What you need to know about the U.S. measles outbreak
You’ve heard about the ongoing measles outbreak in the U.S. that has now spread to 14 states, but what you may not know is that more than 62 percent of the cases that have been confirmed in California, where the outbreak started, have been adults. How do you know if you’re protected against this highly contagious disease?
Measles cases on the upswing
The current outbreak is not unique in the recent past. Last year, there were 644 confirmed cases of measles in 27 states. That’s the largest number of cases in this country since measles was documented as eliminated in the U.S. in 2000.
Measles is a significant health concern because the disease is highly contagious—90 percent of people exposed to the virus will contract the disease if they have not been vaccinated or had the measles previously. In addition, it can cause serious, potentially life-threatening complications, including encephalitis, an inflammation of the brain, and pneumonia. According to the Centers for Disease Control and Prevention (CDC), out of every 1,000 people infected, one to two people will die of complications related to measles.

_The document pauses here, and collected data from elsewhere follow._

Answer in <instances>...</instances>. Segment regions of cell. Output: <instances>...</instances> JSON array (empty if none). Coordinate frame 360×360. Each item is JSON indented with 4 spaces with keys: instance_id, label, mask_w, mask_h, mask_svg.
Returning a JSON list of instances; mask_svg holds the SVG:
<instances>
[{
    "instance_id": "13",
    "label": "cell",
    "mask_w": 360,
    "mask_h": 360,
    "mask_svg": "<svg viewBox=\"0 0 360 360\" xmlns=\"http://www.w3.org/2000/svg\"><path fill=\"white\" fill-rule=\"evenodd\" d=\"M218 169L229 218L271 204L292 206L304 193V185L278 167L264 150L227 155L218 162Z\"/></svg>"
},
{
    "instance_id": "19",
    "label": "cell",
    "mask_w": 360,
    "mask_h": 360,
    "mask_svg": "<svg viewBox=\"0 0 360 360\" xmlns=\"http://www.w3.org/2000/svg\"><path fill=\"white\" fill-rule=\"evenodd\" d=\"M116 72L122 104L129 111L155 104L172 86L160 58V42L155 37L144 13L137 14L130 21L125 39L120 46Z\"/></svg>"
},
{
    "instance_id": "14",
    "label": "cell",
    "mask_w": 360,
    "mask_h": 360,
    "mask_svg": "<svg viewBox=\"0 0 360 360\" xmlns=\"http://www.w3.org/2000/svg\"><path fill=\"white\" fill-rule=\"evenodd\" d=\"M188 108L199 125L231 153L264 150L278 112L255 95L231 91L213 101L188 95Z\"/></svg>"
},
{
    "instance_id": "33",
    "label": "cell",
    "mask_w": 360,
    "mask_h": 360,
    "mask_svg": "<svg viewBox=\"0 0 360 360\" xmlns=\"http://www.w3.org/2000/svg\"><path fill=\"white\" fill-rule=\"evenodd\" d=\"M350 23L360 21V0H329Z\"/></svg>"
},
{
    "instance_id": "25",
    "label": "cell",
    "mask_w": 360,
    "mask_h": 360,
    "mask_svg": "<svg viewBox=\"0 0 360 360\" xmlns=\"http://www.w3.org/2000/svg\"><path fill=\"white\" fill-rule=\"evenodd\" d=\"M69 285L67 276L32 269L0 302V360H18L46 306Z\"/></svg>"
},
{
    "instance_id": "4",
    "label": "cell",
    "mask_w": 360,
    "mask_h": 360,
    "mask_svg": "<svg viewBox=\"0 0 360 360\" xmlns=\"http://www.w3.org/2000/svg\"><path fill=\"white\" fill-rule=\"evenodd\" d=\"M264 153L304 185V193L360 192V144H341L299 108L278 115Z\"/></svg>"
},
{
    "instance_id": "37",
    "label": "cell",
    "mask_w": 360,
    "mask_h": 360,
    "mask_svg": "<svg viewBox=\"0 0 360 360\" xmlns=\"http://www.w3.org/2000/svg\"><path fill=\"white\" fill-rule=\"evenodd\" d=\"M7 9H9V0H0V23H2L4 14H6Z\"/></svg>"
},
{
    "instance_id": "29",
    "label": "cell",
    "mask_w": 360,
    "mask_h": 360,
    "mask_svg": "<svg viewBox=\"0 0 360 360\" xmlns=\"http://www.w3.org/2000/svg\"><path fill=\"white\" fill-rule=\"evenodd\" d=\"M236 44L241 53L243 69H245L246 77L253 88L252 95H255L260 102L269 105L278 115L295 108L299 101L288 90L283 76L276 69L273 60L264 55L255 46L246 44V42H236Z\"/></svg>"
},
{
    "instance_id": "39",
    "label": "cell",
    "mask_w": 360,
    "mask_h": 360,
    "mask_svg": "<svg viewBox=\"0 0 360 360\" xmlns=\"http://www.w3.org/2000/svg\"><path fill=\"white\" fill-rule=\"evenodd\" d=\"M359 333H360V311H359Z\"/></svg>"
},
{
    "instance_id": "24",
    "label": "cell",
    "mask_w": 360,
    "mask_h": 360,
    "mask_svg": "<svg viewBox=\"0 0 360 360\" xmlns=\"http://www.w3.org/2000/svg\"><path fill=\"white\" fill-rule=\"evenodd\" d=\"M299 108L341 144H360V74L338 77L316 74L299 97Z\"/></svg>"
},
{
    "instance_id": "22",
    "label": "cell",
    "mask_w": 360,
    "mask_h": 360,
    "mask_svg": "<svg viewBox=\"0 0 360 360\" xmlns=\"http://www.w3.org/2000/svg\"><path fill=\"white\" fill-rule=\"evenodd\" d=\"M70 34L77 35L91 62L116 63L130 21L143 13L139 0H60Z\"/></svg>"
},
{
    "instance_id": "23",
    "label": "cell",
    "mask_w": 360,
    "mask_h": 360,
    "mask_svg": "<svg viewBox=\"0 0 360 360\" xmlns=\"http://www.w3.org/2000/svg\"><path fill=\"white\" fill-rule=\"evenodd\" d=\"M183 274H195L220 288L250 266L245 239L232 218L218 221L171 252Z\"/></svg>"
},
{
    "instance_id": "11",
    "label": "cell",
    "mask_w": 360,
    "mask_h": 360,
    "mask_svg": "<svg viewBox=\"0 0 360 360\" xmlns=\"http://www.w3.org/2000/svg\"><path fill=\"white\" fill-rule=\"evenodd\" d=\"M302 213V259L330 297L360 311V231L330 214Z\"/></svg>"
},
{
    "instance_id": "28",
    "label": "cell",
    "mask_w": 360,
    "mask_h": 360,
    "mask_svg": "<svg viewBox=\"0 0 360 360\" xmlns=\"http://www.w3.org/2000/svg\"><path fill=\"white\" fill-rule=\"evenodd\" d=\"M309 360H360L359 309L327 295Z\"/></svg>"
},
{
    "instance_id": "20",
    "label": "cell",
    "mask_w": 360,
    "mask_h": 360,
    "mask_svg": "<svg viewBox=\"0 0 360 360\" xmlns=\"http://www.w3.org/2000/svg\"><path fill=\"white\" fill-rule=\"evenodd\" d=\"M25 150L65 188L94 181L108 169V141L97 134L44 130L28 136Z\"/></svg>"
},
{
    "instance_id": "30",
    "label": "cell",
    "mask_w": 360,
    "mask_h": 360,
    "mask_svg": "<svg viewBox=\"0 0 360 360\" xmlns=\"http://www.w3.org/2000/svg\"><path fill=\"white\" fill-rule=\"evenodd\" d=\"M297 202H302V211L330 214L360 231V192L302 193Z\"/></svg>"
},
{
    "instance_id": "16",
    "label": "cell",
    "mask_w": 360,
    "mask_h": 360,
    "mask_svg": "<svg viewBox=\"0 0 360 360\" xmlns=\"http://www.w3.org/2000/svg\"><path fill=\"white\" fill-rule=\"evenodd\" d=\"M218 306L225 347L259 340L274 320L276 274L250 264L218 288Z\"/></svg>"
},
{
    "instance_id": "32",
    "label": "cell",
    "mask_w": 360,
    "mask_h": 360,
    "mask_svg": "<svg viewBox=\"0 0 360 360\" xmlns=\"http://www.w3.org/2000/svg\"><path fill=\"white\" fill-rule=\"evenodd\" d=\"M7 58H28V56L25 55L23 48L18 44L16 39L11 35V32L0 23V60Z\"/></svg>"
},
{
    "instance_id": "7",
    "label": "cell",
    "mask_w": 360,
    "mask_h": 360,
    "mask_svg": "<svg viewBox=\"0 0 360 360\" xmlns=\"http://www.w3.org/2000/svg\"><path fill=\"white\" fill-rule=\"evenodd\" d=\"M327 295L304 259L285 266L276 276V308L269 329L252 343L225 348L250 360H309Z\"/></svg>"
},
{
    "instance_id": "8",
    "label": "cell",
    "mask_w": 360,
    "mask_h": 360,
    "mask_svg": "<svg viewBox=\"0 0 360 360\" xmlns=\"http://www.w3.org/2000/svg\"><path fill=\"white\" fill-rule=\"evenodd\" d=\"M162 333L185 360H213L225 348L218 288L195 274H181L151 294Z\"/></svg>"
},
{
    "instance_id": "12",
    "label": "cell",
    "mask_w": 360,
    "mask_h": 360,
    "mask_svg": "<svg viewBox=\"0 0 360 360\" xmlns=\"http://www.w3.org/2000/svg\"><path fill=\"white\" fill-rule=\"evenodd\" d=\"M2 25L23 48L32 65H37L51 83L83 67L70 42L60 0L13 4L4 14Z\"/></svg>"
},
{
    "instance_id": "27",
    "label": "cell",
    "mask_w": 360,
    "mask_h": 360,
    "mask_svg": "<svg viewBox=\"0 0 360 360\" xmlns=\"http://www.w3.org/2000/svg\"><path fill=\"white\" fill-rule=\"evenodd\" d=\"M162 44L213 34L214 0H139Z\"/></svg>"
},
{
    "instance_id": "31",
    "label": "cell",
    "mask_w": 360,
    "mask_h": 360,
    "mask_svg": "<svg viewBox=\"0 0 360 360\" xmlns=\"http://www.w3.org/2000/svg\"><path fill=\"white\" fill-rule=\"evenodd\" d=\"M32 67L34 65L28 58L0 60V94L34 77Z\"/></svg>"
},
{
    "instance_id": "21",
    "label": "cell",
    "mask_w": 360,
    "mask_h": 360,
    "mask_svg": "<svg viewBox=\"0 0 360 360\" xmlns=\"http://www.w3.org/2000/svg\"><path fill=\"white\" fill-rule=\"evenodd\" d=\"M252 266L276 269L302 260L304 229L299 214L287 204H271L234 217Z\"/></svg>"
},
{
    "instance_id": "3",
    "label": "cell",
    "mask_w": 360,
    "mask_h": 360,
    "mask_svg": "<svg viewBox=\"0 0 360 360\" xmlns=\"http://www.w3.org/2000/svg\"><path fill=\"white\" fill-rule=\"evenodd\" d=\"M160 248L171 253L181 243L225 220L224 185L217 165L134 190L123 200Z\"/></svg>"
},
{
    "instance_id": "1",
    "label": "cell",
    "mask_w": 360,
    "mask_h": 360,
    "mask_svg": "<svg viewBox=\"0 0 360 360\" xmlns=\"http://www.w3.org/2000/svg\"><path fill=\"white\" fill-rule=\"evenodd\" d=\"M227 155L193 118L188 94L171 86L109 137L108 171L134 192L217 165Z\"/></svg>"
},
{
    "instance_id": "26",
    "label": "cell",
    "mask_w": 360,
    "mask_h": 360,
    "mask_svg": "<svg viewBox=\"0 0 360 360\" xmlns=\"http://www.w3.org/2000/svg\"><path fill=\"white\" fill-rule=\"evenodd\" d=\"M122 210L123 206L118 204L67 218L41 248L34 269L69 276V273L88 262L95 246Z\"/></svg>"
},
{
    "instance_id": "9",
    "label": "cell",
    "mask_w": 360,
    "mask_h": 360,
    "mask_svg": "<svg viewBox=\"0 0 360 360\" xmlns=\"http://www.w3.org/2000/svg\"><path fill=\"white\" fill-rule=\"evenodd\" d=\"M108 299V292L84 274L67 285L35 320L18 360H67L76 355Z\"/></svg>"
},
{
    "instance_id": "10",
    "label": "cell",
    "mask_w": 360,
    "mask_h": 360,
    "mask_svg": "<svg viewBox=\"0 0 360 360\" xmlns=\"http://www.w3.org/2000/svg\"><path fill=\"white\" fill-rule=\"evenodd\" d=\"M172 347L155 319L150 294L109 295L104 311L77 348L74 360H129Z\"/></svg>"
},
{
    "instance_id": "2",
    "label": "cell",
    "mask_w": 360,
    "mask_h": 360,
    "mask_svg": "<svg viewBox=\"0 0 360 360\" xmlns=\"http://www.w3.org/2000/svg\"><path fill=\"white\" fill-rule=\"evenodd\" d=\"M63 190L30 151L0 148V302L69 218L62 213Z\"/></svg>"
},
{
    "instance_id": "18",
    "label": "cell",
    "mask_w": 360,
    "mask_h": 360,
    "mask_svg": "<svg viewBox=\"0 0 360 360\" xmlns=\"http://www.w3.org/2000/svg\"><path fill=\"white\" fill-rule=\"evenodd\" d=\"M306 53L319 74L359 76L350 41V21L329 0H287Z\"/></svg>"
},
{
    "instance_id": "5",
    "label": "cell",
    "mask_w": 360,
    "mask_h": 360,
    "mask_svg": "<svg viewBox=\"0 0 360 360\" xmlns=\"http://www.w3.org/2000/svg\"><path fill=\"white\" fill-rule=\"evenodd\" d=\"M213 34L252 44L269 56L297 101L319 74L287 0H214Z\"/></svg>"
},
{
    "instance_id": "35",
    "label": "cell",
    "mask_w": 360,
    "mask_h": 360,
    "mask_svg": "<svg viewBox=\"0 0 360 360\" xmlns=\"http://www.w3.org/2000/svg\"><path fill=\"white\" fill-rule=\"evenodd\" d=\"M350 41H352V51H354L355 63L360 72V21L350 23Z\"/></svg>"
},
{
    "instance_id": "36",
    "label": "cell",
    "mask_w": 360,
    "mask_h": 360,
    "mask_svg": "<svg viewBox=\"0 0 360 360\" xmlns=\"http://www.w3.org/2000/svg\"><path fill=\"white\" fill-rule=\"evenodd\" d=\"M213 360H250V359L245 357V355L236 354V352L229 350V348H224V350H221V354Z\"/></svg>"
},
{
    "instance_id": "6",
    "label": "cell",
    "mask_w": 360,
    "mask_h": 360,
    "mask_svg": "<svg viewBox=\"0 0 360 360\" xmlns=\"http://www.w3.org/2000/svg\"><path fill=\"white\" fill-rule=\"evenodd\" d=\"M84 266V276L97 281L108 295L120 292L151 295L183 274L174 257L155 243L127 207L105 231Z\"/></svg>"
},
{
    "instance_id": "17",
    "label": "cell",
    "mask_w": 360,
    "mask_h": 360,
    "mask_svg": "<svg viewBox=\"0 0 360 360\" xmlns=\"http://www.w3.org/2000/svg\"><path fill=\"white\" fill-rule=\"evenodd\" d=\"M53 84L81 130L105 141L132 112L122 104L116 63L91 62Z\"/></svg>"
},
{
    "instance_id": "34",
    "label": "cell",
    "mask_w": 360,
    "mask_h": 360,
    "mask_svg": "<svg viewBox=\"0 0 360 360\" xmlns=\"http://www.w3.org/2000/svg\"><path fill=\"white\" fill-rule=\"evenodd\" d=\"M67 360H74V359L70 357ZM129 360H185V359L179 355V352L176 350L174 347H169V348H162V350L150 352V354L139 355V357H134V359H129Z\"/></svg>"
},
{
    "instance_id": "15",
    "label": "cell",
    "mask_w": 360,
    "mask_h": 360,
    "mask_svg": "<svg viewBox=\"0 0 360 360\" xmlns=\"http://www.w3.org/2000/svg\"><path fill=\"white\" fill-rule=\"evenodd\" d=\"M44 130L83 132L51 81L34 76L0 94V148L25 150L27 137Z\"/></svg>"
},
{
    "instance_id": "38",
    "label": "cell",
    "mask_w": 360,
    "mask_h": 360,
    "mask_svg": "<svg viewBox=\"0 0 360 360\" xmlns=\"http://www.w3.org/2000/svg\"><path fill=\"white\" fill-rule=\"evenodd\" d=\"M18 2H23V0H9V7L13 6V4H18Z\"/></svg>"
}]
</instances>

The disease is spread through exposure to the mucus expelled when an infected person coughs or sneezes. An infected person can spread measles from four days before the measles rash appears, so you may be exposed and not know it. The virus can live for about two hours on surfaces or in the air. That means if you are not immune to measles and you touch a contaminated surface, then touch your eyes, mouth or nose, or if you breathe in contaminated air, you’re at risk for catching the disease.
How do you know if you’re immune?
The 2015 outbreak is primarily due to a lack of vaccination. According to the CDC, adults born before 1957, or who are known to have had measles as a child, are considered immune and protected. If you received the inactivated measles vaccine between 1963 and 1967, you may not be immune to measles. Even if you received the recommended two doses of the MMR (measles, mumps, rubella) vaccine when you were younger, there is a possibility that your immunity has waned over time.
If you’re unsure whether you were vaccinated as a child, don’t know if you received the inactivated vaccine, or live in an area where there is measles activity and you’re concerned, see your primary care physician. You can talk with your physician about getting a blood test called a titer, which measures how many protective antibodies to measles you currently have. If the test shows that your level of antibodies is too low to protect you, discuss getting revaccinated with your doctor. One dose of measles vaccine is 95 percent protective and two are 99 percent protective.
Getting vaccinated against measles and other contagious, preventable diseases will not only protect your health, it also helps protect other people you may come into contact with who haven’t been vaccinated yet, for example children under 12 months old, and people with weakened immune systems, like those undergoing chemotherapy.